Figure 10. Improvement of mRNA Knockdown and Ago2 Loading by a 5’-E-VP siRNA Conjugate

(A) Levels of Ttr mRNA in liver on day 7 following treatment of mice with 5’-OH-TTR siRNA or 5’-E-VPu-TTR siRNA at 1 mg/kg, n =3. (B) Levels of guide (red) and passenger (blue) strands in livers of mice treated with 5’-OH-TTR siRNA or 5’-E-VPu-TTR siRNA, n=3. (C) Levels of Ago2-incorporated guide (red) and passenger (blue) strands in livers of mice treated with 5’-OH-TTR siRNA or 5’-E-VPu-TTR siRNA, n = 3. Error bars present standard errors. Image adapted from Elkayam et al., Nucleic Acids Research, 2017.

• Improved mRNA knockdown and Ago2 loading despite similar liver levels

• Other conjugates with 5’-E-VP also show increased metabolic stability that appears to be dependent on sequence

Summary• Potency and duration improvements achieved

through optimization of ESC conjugate design. - Benefit likely due to enhanced siRNA stabilityin the liver.

• Target mRNA knockdown over time correlates with Ago2-loaded antisense strand.

• Absolute amount of Ago2-loaded antisense strand correlates with the magnitude of target knockdown.

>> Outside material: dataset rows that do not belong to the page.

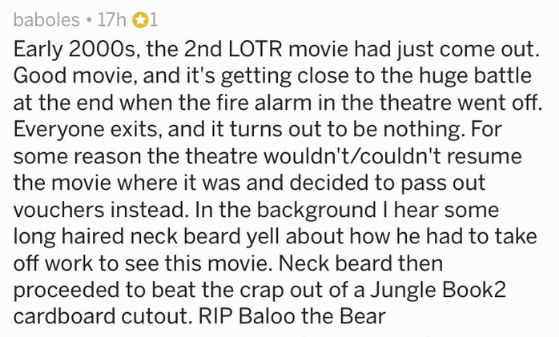 Text - baboles 17h1 Early 2000s, the 2nd LOTR movie had just come out Good movie, and it's getting close to the huge battle at the end when the fire alarm in the theatre went off. Everyone exits, and it turns out to be nothing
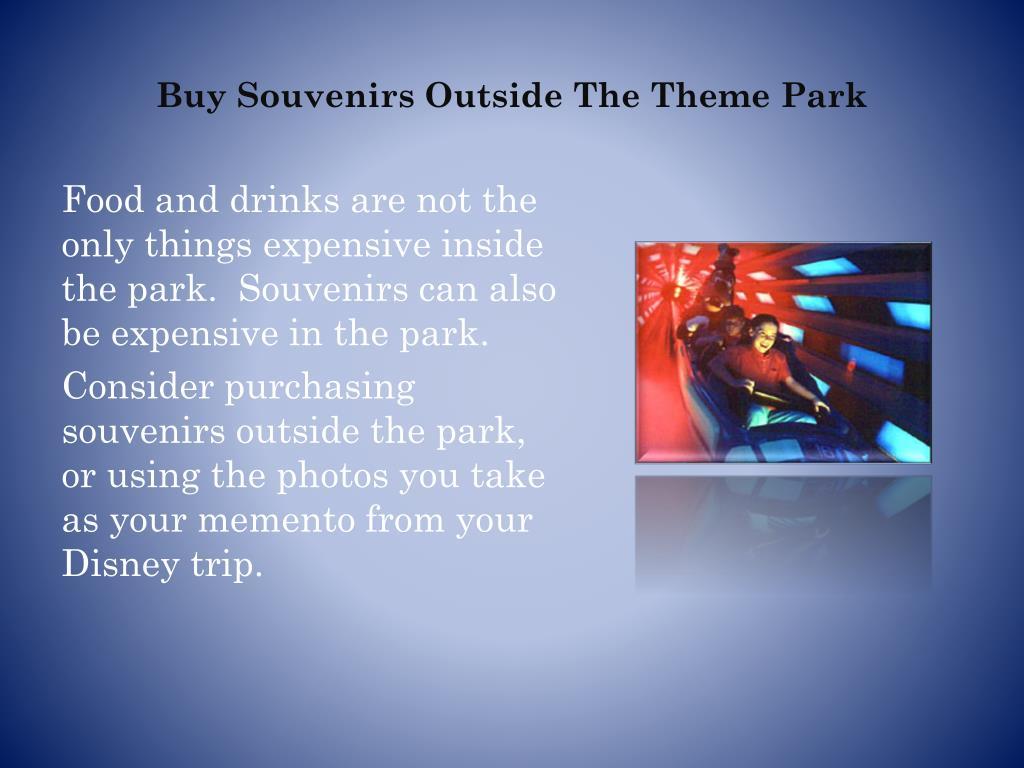 Buy Souvenirs Outside The Theme Park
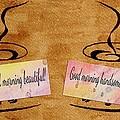 Love Morning Coffee by Georgeta  Blanaru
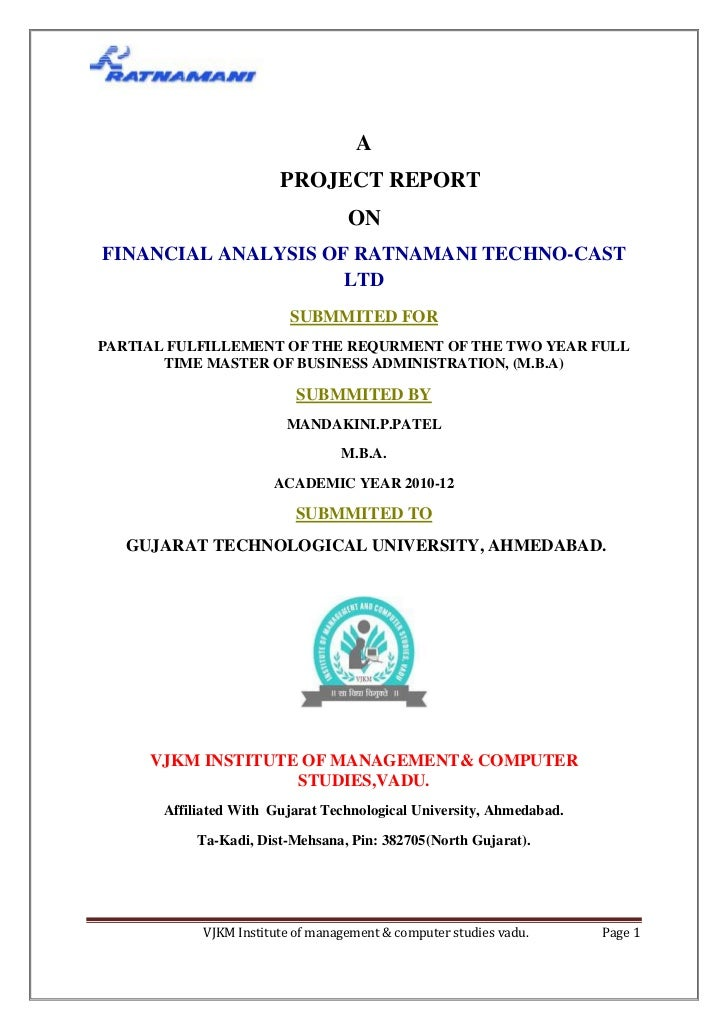 A                        PROJECT REPORT                                   ONFINANCIAL ANALYSIS OF RATNAMANI TECHNO-CAST   ...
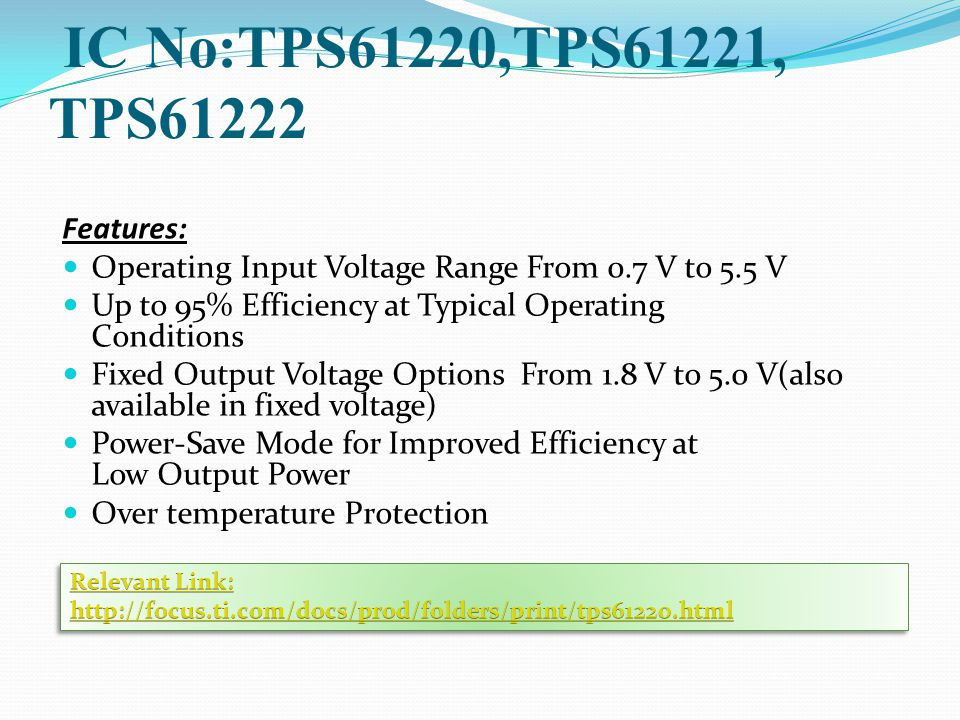 IC No:TPS61220,TPS61221, TPS61222 Features:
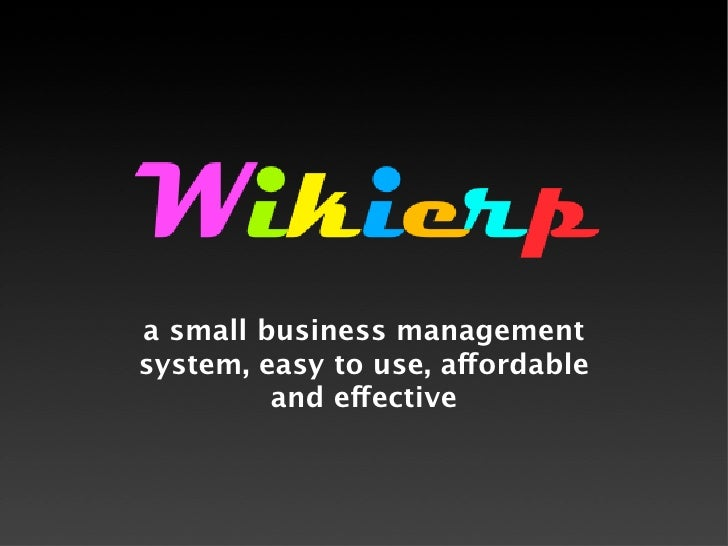 a small business management system, easy to use, aordable          and eective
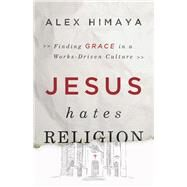 Jesus Hates Religion Finding Grace in a Works-Driven Culture by Himaya, Alex, 9781433682797
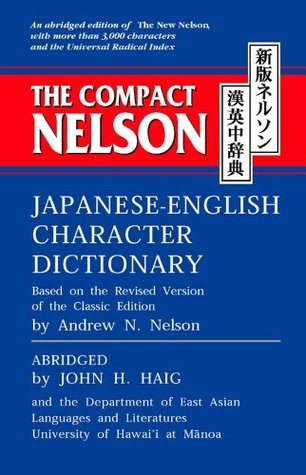 The Compact Nelson Japanese-English Character Dictionary by Andrew N. Nelson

• Prolonged duration of silencing linked to subcutaneous siRNA conjugate delivery modality.

• An intracellular depot may explain prolonged duration of stabilized siRNA conjugates in vivo.

- Fully-functional siRNA pool accessible with endolytic agents up to three weeks post-dose in mouse.

• 5’ antisense phosphorylation mimics improve siRNA stability (sequence-dependent), Ago2 loading or both.